**EXERCISE PASSAGE**.

______________________________

SWITZERLAND, SOUTH KOREA: The World Health Organisation (WHO) on Wednesday said that the COVID-19 pandemic is changing but it is not over and warned that the cases are rising in 110 nations.
“This pandemic is changing but it’s not over. Our ability to track the #COVID19 virus is under threat as reporting and genomic sequences are declining meaning it is becoming harder to track Omicron and analyse future emerging variants,” Director-General of WHO, Tedros Adhanom Ghebreyesus said.
He further added, “COVID19, driven by BA.4 and BA.5 in many places, cases are on the rise in 110 countries, causing overall global cases to increase by 20 per cent and deaths have risen in 3 of the 6 WHO regions even as the global figure remains relatively stable.”
While briefing the media on COVID-19 and other global health issues, Ghebreyesus said that the WHO had called on all countries to vaccinate at least 70 per cent of their population.
He further said that in the past 18 months, more than 12 billion vaccines have been distributed globally.

______________________________

**DATA EXTRACTS**.
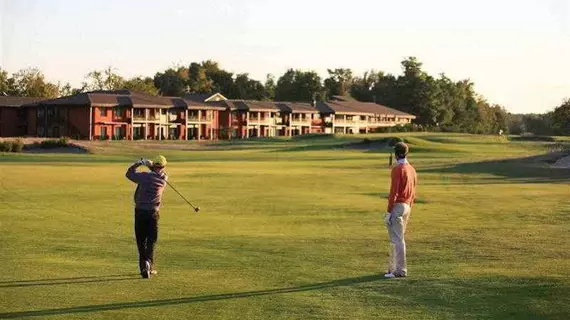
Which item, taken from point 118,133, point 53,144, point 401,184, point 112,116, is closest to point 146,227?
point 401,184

______________________________

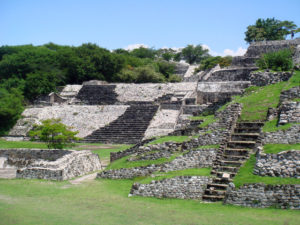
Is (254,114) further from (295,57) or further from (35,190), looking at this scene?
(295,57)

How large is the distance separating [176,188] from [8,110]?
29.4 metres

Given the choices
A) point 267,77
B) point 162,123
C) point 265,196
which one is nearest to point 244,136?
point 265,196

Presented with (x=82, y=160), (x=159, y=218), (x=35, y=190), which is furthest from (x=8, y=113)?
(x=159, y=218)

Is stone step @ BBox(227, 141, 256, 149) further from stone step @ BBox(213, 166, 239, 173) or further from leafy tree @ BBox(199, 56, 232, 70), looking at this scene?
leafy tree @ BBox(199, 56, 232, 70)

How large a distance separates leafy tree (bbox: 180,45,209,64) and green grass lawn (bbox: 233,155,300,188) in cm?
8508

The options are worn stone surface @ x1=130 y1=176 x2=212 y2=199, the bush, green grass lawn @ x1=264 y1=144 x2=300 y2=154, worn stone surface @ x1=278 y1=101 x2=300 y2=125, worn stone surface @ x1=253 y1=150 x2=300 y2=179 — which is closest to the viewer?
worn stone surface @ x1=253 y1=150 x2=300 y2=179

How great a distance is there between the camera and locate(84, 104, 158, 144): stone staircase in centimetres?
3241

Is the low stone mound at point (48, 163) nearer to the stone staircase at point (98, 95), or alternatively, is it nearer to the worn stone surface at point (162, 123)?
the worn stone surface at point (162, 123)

______________________________

**AIM OF THE EXERCISE**.
Continue the news report on the WHO's COVID-19 warning, starting after its final sentence about vaccine distribution.

**WRITTEN REPLY**.
“With only 58 countries hitting the 70 per cent target, some have said it’s not possible for low-income countries to make it,” he said. Meanwhile, Health officials in South Korea on Wednesday approved the country’s first domestically developed COVID-19 vaccine for people 18 years or older, adding another public health tool in the fight against a prolonged pandemic.
In clinical trials involving some 4,000 participants in South Korea and five other countries, SK Bioscience’s two-dose SKYCovione vaccine appeared to be more effective than the broadly used AstraZeneca shots in building immunity against infections, officials at South Korea’s Food and Drug Safety Ministry said.